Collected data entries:

* * * * * * *

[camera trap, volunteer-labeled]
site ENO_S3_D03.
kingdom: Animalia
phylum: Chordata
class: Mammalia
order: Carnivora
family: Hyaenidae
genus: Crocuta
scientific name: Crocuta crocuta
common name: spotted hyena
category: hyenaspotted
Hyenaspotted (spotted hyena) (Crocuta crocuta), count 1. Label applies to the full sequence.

* * * * * * *

» Work instructions
Lines from the one containing "common name: spotted hyena" through the final line of the entries above are to be output exactly; omit all others.

» Answer
common name: spotted hyena
category: hyenaspotted
Hyenaspotted (spotted hyena) (Crocuta crocuta), count 1. Label applies to the full sequence.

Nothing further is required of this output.